– Сее рею мин сее? Это же простой вопрос, на него есть только один ответ. Произнеси его, и все закончится.
Конец дубинки, точно стальной шар, размозжил его левый глаз.
– Сее! – закричал Тунь от страшной боли, падая на пол и ударившись лицом о твердый кафель. Скуловая кость раздробилась, словно мел. – Сее!
Да, он будет жрать собственные экскременты, как последний ублюдок, которым и является! Да, он съест все! Свою собственную гниющую плоть, если придется! Что они прикажут, он сделает все!
Он всхлипывал, с отвращением слыша собственную слабость, но не мог подняться с пола, из праха. Ему хотелось только прижать разбитый глаз к босой ступне охранника и умалить боль теплом чужой плоти. Он не сомневался, что глазное яблоко оторвалось и вбито глубоко в череп. Новизна боли, ее сила и интенсивность шокировали не меньше самой муки: Тунь думал, что уже привык к боли, что нервные импульсы притупились от постоянных побоев и серьезности травм. Он надеялся, что в какой-то момент боль достигнет такой силы, что тело уже не сможет транслировать ее в слова или ощущения. Тогда он не будет ее ощущать и потеряется в пароксизме муки, как щепка в мощном взрыве. Охранник пнул его, освободив ногу от омерзительной груды костей и мяса, в которую превратился Тунь.
– Вот теперь ты признал правду, – сказал ему главный следователь, сидя сбоку от стола и небрежно покачивая ногой. – Что конкретно ты делал для ЦРУ?
Тунь покачнулся. Видимо, он ослышался. Языковая каверза. Иностранное вторжение в родной кхмерский. Язык, которому он научился немногим позже, чем задышал, стал для него чужим. «Цэ-эр-у», а не «сее рею». Даже звук может оказаться ловушкой, вынудив жертву возвести на себя ложное обвинение.

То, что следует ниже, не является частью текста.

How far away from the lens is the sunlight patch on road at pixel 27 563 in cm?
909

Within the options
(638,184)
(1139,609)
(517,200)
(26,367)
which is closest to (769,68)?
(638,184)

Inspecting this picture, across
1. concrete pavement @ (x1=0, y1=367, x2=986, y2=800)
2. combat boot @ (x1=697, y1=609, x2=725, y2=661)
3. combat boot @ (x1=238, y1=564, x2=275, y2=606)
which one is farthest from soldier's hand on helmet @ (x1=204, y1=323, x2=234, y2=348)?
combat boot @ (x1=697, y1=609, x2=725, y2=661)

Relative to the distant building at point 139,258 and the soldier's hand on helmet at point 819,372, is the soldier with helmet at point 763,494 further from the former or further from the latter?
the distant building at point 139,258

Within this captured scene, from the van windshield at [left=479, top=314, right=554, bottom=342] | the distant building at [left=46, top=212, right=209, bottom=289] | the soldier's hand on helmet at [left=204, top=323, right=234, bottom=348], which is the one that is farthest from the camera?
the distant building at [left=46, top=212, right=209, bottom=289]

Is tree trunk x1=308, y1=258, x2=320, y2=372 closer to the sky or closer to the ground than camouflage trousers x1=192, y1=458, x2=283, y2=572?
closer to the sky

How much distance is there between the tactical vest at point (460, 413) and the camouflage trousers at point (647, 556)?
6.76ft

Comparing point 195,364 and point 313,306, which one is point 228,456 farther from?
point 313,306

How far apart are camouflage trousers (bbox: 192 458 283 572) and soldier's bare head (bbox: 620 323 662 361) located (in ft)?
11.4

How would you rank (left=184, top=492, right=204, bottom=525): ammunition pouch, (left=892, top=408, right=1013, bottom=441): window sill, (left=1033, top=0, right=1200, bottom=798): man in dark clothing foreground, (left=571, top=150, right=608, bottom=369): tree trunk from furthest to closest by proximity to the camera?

– Все, – солгал Тунь через раздробленные кости лица и разбитый глаз, уже заплывший и закрывшийся. – Все, что ЦРУ мне приказывало. Я был их лакеем, их ищейкой…
Удовлетворенный, следователь встал и вышел из комнаты. Охранники остались. Тот, что у двери, спросил того, что избивал Туня:
– Товарищ, он что, сдох?
– Ну, тогда ему здорово повезло, – с отвращением бросил тот, все еще не выпуская дубинку из рук. – Мы не можем пока вести его в камеру, иначе тащить придется…
Тот, что помоложе, подошел от двери, встал над Тунем и прикладом карабина пихнул его в плечо, так что Тунь перевалился на спину.
– Я подожду, пока очухается, – предложил подросток. Старший товарищ поколебался, но нехотя кивнул:
– Не забудь меня позвать.
Когда они остались вдвоем, мальчик присел на корточки, положив АК-47 в ложбинку между животом и коленями. Это был тот самый мальчишка, который пил из ручья в лесном лагере в первый день, когда Тунь туда попал. Помнится, мальчик не выпускал винтовки из рук, словно баюкая ее.